3 p.m. Start planning a crypto tour of Atlanta with TJ Brown, our director of content experiences. Midtown meetups are what made us awesome in the first place, but I’m realizing: People who need bitcoin aren’t the people who have a couple credit cards in their pocket, living in a high-rise in midtown. The people who need bitcoin, the people whose lives it can change today, are the unbanked. So for 2019 we’re gonna be setting up little kickbacks on the east side—this is all done through TJ, a guy from the east side himself. We’re going to do our first video next week in a local barbershop. We’re going to pay for a couple cases of beer, tell people to pull up, maybe bring your own bottle.
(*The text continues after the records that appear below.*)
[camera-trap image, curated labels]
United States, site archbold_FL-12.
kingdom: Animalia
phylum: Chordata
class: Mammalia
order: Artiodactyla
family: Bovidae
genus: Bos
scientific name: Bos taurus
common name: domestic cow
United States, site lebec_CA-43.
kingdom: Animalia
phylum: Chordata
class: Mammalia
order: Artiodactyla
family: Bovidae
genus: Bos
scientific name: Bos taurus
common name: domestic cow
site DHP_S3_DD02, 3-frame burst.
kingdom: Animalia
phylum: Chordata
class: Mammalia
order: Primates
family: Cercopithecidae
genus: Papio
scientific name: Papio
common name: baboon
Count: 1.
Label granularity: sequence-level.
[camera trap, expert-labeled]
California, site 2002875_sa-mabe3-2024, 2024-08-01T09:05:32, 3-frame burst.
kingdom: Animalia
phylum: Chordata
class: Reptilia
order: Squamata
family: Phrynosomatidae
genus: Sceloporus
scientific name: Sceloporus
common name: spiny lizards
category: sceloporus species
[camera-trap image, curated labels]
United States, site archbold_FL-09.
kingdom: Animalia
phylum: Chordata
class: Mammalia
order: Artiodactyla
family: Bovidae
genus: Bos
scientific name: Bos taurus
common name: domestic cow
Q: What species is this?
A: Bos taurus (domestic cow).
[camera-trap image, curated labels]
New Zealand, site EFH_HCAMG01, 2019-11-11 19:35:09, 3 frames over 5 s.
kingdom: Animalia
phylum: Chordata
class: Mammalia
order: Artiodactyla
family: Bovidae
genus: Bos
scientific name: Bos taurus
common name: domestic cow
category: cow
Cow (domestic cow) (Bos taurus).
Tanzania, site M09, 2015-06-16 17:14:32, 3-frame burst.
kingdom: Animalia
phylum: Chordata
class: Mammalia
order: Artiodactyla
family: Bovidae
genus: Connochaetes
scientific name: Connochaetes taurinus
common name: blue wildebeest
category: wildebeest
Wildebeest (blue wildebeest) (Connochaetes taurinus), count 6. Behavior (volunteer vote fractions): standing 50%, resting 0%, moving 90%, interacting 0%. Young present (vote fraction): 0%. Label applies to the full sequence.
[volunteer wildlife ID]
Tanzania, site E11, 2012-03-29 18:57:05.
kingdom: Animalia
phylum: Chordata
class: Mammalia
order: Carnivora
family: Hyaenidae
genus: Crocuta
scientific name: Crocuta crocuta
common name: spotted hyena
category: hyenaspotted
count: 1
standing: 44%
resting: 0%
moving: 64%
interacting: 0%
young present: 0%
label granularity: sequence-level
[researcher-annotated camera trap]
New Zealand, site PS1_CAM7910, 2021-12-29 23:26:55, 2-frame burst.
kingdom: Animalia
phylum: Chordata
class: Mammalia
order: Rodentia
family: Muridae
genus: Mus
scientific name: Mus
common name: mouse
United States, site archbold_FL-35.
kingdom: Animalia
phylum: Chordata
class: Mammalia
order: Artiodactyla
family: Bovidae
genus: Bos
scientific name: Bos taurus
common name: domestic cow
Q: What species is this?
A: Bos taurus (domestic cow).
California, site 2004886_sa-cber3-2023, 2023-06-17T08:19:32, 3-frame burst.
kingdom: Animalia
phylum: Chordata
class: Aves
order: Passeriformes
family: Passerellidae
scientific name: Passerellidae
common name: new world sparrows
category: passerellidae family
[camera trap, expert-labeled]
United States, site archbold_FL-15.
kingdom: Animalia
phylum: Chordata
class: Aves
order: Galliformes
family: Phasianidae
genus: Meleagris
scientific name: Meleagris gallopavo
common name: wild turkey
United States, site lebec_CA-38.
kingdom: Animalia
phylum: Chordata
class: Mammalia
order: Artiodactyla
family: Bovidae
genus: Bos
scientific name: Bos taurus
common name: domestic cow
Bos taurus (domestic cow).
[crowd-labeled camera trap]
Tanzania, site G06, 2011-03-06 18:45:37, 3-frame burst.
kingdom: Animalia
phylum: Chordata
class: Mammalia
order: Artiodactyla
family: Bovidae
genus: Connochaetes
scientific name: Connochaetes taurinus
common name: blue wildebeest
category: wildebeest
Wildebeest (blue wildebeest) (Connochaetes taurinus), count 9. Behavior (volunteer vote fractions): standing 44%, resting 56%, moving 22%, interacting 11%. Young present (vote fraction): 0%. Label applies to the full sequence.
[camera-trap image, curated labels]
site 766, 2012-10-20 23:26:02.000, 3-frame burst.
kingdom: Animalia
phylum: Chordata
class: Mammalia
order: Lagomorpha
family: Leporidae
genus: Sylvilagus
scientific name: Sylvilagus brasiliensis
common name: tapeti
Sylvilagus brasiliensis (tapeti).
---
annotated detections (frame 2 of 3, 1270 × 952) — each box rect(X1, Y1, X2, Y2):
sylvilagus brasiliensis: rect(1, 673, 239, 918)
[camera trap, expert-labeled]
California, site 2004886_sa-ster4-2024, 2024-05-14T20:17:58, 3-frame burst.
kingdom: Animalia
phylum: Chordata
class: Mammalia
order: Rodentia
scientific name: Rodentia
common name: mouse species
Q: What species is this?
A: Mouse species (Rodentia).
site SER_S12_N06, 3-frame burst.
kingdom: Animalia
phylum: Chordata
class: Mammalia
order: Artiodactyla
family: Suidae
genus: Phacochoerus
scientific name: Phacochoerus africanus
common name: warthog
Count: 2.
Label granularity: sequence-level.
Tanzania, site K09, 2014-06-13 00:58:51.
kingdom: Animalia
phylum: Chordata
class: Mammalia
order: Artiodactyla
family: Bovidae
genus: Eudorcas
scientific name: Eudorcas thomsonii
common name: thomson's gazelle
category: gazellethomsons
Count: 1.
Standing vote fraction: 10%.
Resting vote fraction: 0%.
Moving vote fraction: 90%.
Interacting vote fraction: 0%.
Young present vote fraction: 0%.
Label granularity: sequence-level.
Pay for 200 wings for everyone. And just let people have a good time, get to know me in a casual setting.

5 p.m. Chicken burrito for dinner.

7:30 p.m. Go for a run in midtown.

8 p.m. Beer, wings, and chess with friends.

9:30 p.m. Drive home, have a protein shake, and read before bed.

Friday

8 a.m. Wake up and drink two glasses of water. Then eat breakfast (bacon, eggs, and toast), check email, and shower.

10:30 a.m. Arrive at WeWork.

11 a.m. Meet with a local police detective who wants to learn more about crypto. So cool. He’s a real detective going after serious stuff. He sees bitcoin being used in human-trafficking cases here in Atlanta. This guy is legit.

12:30 p.m. Eat a Jimmy John’s sandwich for lunch.

1:30 p.m. Consulting job. Helping another client with a crypto scam.

3 p.m. Gym.

4 p.m. Invoicing for the week.

6 p.m. Drive home, make dinner, and take Roxy for a walk.

8 p.m. Go to a friend’s house, then go out in Buckhead for the night. I’m still a kid, I still love doing the bar-hopping thing. I’m from a small town, too, so every day I’m still blown away by Atlanta.